抗悪性腫瘍薬「ドキシル注20mg」(製造・販売:ヤンセンファーマ)

 2007年1月19日、抗悪性腫瘍薬のドキソルビシン塩酸塩のリポソ−ム製剤(商品名:ドキシル注20mg)が薬価収載され、2月1日に発売される予定である。本薬は、「エイズ関連カポジ肉腫」に適応を有する日本初の薬剤であり、厚生労働省の未承認薬使用問題検討会議でも取り上げられていた。

 カポジ肉腫は、血管やリンパ管の内皮細胞から発生する多発性特発性出血性肉腫であり、HIV感染症が主な原因とされている。エイズ治療では、近年の薬剤開発の進展や多剤併用療法(HAART)の進歩により、ウイルス量を抑制したり、免疫機能を維持・回復することが可能になっている。その結果、日和見感染症の発症率が減少し、エイズ患者の予後も改善されてきたが、エイズ関連カポジ肉腫に関してはわが国には治療薬がなく、登場が待たれていた。ちなみに、これまでカポジ肉腫の治療では、放射線療法、液体窒素による凍結療法、エトポシド・ビンブラスチンなど従来の抗悪性腫瘍薬の単独または併用療法が行われていたが、いずれも満足できる成果が得られていなかった。

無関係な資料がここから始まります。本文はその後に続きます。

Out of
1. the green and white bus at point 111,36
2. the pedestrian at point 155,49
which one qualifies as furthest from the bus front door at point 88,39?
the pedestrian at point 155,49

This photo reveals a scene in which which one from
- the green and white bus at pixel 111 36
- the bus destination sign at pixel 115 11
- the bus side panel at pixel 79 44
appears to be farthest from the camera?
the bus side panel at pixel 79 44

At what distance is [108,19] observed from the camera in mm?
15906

 近く発売されるドキシルは、従来から使用されているアントラサイクリン系抗悪性腫瘍薬のドキソルビシンを、ポリエチレングリコール(PEG)化リポソームに封入した薬剤である。PEG化されたリポソームに封入されているため、マクロファージ等の貪食細胞に捕捉されることなく標的組織(腫瘍細胞)に到達する。リポソームの直径は約100nmと小さいため、透過性が亢進した腫瘍の毛細血管系を通じて腫瘍組織に侵入し、内部に蓄積されてドキソルビシンを放出するという仕組みである。このようなDDS(drug delivery system)技術により、標的組織内でのみ薬物濃度を高めつつ、血中の遊離ドキソルビシン濃度を低下させて全身性の副作用(骨髄抑制、脱毛、心毒性など)を軽減することに成功している。

 ドキソルビシンのリポソ−ム製剤は、既に米国を含む世界の約80カ国で承認されている。海外臨床試験では、全身化学療法を行っていない患者において、腫瘍縮小効果で54.7%の奏効率が認められている。